It’s the rite of marriage, not the right of marriage. Is there an eleventh Bill of Rights amendment recognizing marriage as a right? Of course not. Since time immemorial every state, every tribe, every locality, every pastor, priest, church, and denomination has been free to infringe marriage with whatever laws, regulations, and fees they decided upon. Those refused marriage in one church went to another, to another state, even to another country. Why! At the proper moment during the marriage ceremony any Bo or Daisy could stand, “To give just cause why the two should not be married.” The institution of marriage was everywhere the common formula: one man and one woman. The formula itself an infringement. Rights don’t have them.

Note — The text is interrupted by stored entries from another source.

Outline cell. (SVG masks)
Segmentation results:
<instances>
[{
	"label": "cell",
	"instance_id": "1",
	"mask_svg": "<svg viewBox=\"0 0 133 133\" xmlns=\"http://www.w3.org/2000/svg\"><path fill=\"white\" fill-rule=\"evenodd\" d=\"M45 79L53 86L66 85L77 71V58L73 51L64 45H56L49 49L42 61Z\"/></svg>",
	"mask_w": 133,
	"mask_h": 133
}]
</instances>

Then Obergefell v. Hodges showed up. Most everyone said, “See? Marriage is a right.” Wrong. The decision used theequal protection clause of the fourteenth amendment to proclaim two couples of the same sex could marry. It was an anti-discrimination decision transformed into the declaration of a new right, the right of marriage. The mixed up decision violated two tenets of our Constitution: divided government and adherence to the amendment process to secure and maintain our rights. Through this mix-up healthcare became a right. Wrong. Medicaid benefits to illegal aliens became a right. Wrong. Through this same mix-up states and feds pass gun control laws infringing the right to bear arms without abiding to the amendment process. When we allow our government to violate, or over a long period of time to overthrow our rights, whether by neglect or malice, legitimate rights are abolished. Imposter rights are invented.
Our organic law as specified in Volume One of the US Code consists of four documents: the Declaration of Independence, the Articles of Confederation, the Northwest Ordinance, and the US Constitution. The Declaration of Independence rails against the powers of government when unjustly used against a nation’s citizens. The Declaration further defines and absolutely glorifies the rights of individuals in the face of a government’s vast array of powers. Governments and individuals are granted powers, “by the consent of the governed.” Rights: all individuals are born with. They are not granted, bestowed, or allowed. Therefore they cannot be infringed; not even by the amendment process. Governments recognize our rights or they don’t. They do not write, define, regulate, tax, limit, or infringe them. Rights simply are, whether governments recognize them or not.
All individuals across the globe have the same rights as Americans. Unfortunately, most people of the planet live under oppressive governments, too ignorant to recognize the rights of its citizens. By oppressive, ignorant governments we reluctantly include the unlikely countries of France, Britain, Australia, and others who have chosen, for instance, to disarm their citizens and restrict their religious liberties. An American has a right to self-defense in Mexico. A Mexican has a right to self-defense in the United States. The right to self-defense means the right to possess and bear, with sufficient ammunition, what is needed to defend oneself when government is not at hand to intercede. Rights are regulated by the individual, one reason why they are called individual rights. Rights trump laws.